TAPPER: What the president made clear in the meeting was that he will not –
CARNEY: Both are bad; I can’t choose which is worse for you.
TAPPER: Really? They — it — you can’t. Default might not be as bad as voting on this next year?
CARNEY: Jake, I’ve answered the question.
TAPPER: No, you guys are painting a very cataclysmic picture
CARNEY: Jake –
TAPPER: — that I’m not challenging — on how bad a default would be. I don’t understand why that is preferable –
CARNEY: Because we don’t have to get there. We’re not going to default, Jake. We’re not going to default. I think I, in the answer to two previous questions before I got to you, made clear that no one in the room thinks we’re going to default and the president and the vice president don’t think we’re going to default. So it’s a hypothetical that we don’t even have to entertain.



A tip to pressflack Jay Carney... when a reporter asks you repeatedly if national default is preferable to putting the president in an awkward political position in an election year, don’t answer “Both are bad; I can’t choose. . . .”
 
I agree, as would I...

Look, the only thing that made us hit the debt ceiling in the first place is the unrestrained spending. How can you justify borrowing more money without coming at least half way by matching it in spending cuts?
 
shouldn't get a pass on this.

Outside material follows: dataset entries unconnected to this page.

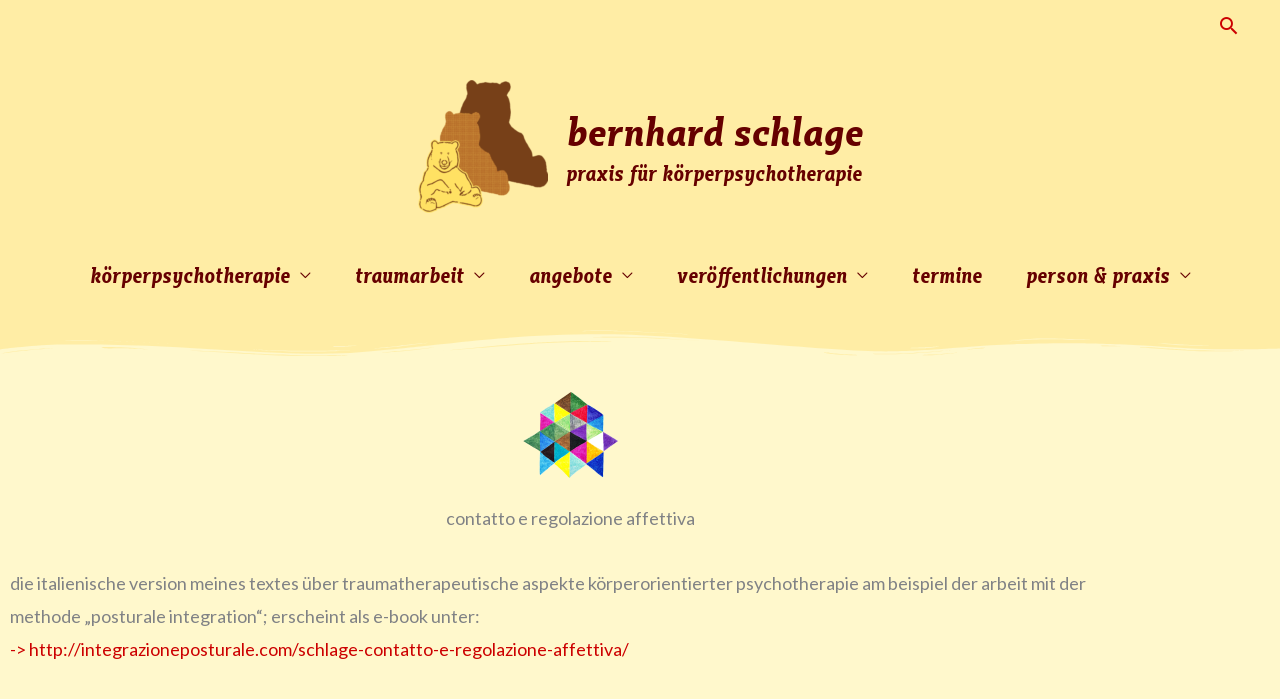

--- FILE ---
content_type: text/css
request_url: https://www.bernhardschlage.de/wp-content/uploads/elementor/css/post-2416.css?ver=1767606851
body_size: 1582
content:
.elementor-2416 .elementor-element.elementor-element-684a6609:not(.elementor-motion-effects-element-type-background), .elementor-2416 .elementor-element.elementor-element-684a6609 > .elementor-motion-effects-container > .elementor-motion-effects-layer{background-color:#ffeda5;}.elementor-2416 .elementor-element.elementor-element-684a6609 > .elementor-container{min-height:40px;}.elementor-2416 .elementor-element.elementor-element-684a6609{transition:background 0.3s, border 0.3s, border-radius 0.3s, box-shadow 0.3s;margin-top:0px;margin-bottom:20px;padding:0px 0px 0px 0px;}.elementor-2416 .elementor-element.elementor-element-684a6609 > .elementor-background-overlay{transition:background 0.3s, border-radius 0.3s, opacity 0.3s;}.elementor-2416 .elementor-element.elementor-element-684a6609 > .elementor-shape-bottom .elementor-shape-fill{fill:#fff8cc;}.elementor-2416 .elementor-element.elementor-element-684a6609 > .elementor-shape-bottom svg{height:30px;}.elementor-2416 .elementor-element.elementor-element-74dea10c{text-align:center;}.elementor-2416 .elementor-element.elementor-element-42ca4c7{margin-top:0px;margin-bottom:20px;}.elementor-2416 .elementor-element.elementor-element-203915a9{text-align:center;}.elementor-2416 .elementor-element.elementor-element-6318b80b{margin-top:0px;margin-bottom:50px;}.elementor-2416 .elementor-element.elementor-element-20be4fb5 > .elementor-shape-bottom .elementor-shape-fill{fill:#cc9966;}.elementor-2416 .elementor-element.elementor-element-20be4fb5 > .elementor-shape-bottom svg{height:30px;}.elementor-2416 .elementor-element.elementor-element-20be4fb5{margin-top:0px;margin-bottom:0px;padding:20px 0px 0px 0px;}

Again, they've done all that they can to increase spending, lied about savings tied to ObamaCare (which they rammed down American's collective throat), have done their level best to decrease stability in the financial markets, and then they act like they didn't know this day was coming, because they think they - assisted by their lapdog media - can pin the backs of Republicans to the wall.

Ok, lets talk seriously.

Are you against a nationilized healthcare program?

Because if not, then we have a serious issue.

My medical costs last year were a quarter (25%) of my GROSS income.

Wife, kids, house payment. Medical care costs are outta sight with no solution. The nationalized health care proposed (not what was passed) would have moved forward towards controlling costs.